Stated goal:
Quote the listing below in its entirety.

Items from a dataset:

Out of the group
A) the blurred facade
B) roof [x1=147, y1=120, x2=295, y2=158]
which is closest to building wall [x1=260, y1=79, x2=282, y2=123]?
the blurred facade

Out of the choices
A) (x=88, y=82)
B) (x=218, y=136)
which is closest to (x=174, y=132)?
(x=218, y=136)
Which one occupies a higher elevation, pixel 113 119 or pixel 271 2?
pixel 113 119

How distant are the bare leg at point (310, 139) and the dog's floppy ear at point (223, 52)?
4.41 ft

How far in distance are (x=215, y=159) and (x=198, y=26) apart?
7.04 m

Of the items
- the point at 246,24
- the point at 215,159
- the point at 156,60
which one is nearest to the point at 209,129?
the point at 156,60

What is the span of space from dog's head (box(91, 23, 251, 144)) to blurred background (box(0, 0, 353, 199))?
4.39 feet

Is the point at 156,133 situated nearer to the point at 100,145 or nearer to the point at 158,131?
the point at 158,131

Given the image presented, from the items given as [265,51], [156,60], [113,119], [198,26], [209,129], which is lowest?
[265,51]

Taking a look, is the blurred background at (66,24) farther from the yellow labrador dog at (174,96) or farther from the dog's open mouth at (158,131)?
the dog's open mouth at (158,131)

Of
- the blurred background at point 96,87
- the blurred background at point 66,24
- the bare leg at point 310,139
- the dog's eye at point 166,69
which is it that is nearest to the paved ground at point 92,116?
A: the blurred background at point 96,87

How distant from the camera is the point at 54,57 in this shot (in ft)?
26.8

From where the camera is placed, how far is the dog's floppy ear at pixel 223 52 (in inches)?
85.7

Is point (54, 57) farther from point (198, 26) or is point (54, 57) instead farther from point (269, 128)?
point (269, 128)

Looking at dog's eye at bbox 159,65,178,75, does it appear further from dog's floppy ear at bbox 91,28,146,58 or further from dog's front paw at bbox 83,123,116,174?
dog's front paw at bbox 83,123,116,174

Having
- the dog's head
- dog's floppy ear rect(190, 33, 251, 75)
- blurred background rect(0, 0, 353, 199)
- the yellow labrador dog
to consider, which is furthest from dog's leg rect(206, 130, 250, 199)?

Solution to this exercise:
Out of the group
A) the blurred facade
B) roof [x1=147, y1=120, x2=295, y2=158]
which is closest to building wall [x1=260, y1=79, x2=282, y2=123]?
the blurred facade

Out of the choices
A) (x=88, y=82)
B) (x=218, y=136)
which is closest to (x=174, y=132)?
(x=218, y=136)
Which one occupies a higher elevation, pixel 113 119 or pixel 271 2?
pixel 113 119

How distant are the bare leg at point (310, 139) and the dog's floppy ear at point (223, 52)?
4.41 ft

How far in distance are (x=215, y=159) and (x=198, y=26) apart?
7.04 m

Of the items
- the point at 246,24
- the point at 215,159
- the point at 156,60
which one is nearest to the point at 209,129?
the point at 156,60

What is the span of space from dog's head (box(91, 23, 251, 144)) to blurred background (box(0, 0, 353, 199))?
4.39 feet

Is the point at 156,133 situated nearer to the point at 100,145 or nearer to the point at 158,131?
the point at 158,131

Given the image presented, from the items given as [265,51], [156,60], [113,119], [198,26], [209,129], which is lowest?
[265,51]

Taking a look, is the blurred background at (66,24) farther from the yellow labrador dog at (174,96) or farther from the dog's open mouth at (158,131)?
the dog's open mouth at (158,131)

Of
- the blurred background at point 96,87
- the blurred background at point 66,24
- the bare leg at point 310,139
- the dog's eye at point 166,69
which is it that is nearest to the paved ground at point 92,116?
A: the blurred background at point 96,87

How distant from the camera is the point at 54,57 in this shot (in ft)?
26.8

From where the camera is placed, how far is the dog's floppy ear at pixel 223 52 (in inches)?
85.7

Is point (54, 57) farther from point (198, 26) or is point (54, 57) instead farther from point (269, 128)?
point (269, 128)

Looking at dog's eye at bbox 159,65,178,75, does it appear further from dog's floppy ear at bbox 91,28,146,58 or further from dog's front paw at bbox 83,123,116,174?
dog's front paw at bbox 83,123,116,174

Having
- the dog's head
- dog's floppy ear rect(190, 33, 251, 75)
- blurred background rect(0, 0, 353, 199)
- the yellow labrador dog
to consider, which is furthest from dog's leg rect(206, 130, 250, 199)?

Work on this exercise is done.